[Opening MATERIAL FOR THIS EXERCISE section]

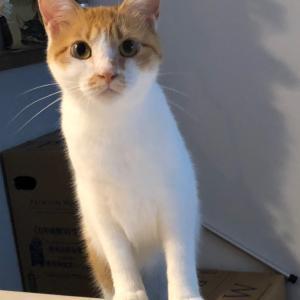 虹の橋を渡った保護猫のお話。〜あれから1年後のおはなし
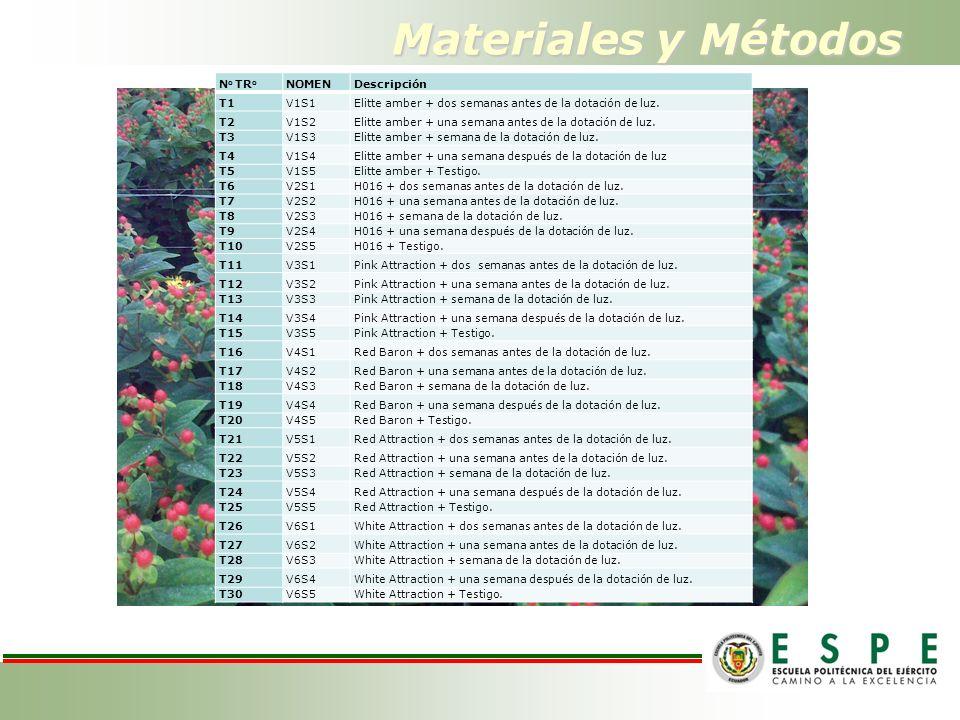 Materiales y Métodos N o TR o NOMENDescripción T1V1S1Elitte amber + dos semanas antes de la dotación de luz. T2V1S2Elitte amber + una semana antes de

[Closing MATERIAL FOR THIS EXERCISE section]
[Opening MATERIAL FOR THIS EXERCISE section]

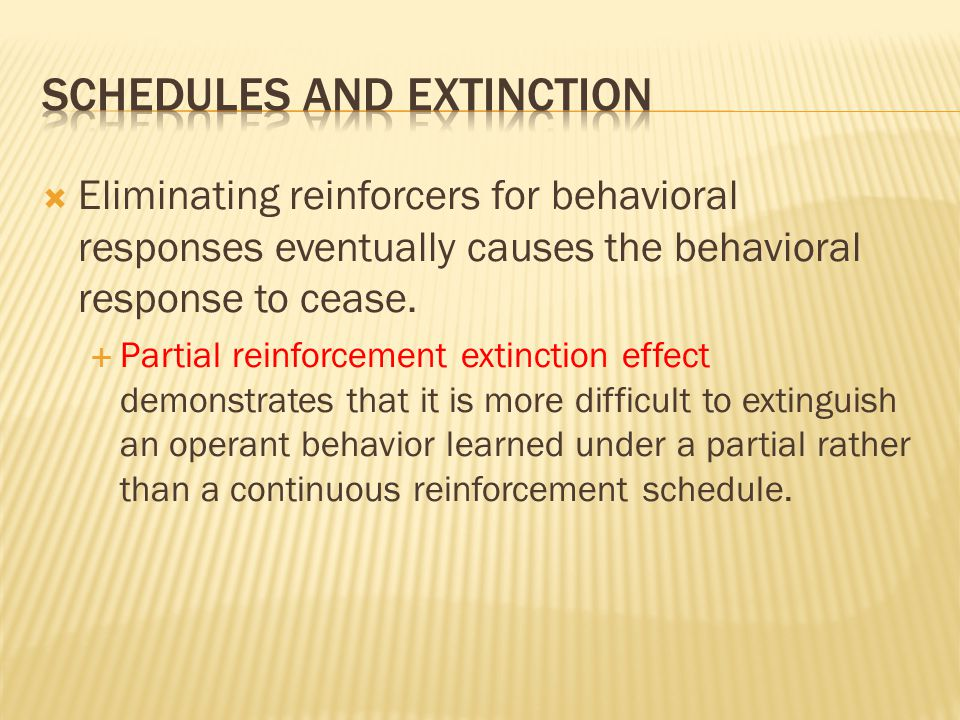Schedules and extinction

[Closing MATERIAL FOR THIS EXERCISE section]
[Opening MATERIAL FOR THIS EXERCISE section]

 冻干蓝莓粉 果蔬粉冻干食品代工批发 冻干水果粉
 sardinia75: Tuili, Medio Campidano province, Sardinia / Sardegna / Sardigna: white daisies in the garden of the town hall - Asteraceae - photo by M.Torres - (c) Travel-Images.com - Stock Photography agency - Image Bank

[Closing MATERIAL FOR THIS EXERCISE section]

- EXERCISE DESCRIPTION:
Lines to set down from above: the line with "冻干蓝莓粉 果蔬粉冻干食品代工批发 冻干水果粉", the line with "sardinia75: Tuili, Medio", and every line between, each exactly as written.

- ANSWER BOX:
 冻干蓝莓粉 果蔬粉冻干食品代工批发 冻干水果粉
 sardinia75: Tuili, Medio Campidano province, Sardinia / Sardegna / Sardigna: white daisies in the garden of the town hall - Asteraceae - photo by M.Torres - (c) Travel-Images.com - Stock Photography agency - Image Bank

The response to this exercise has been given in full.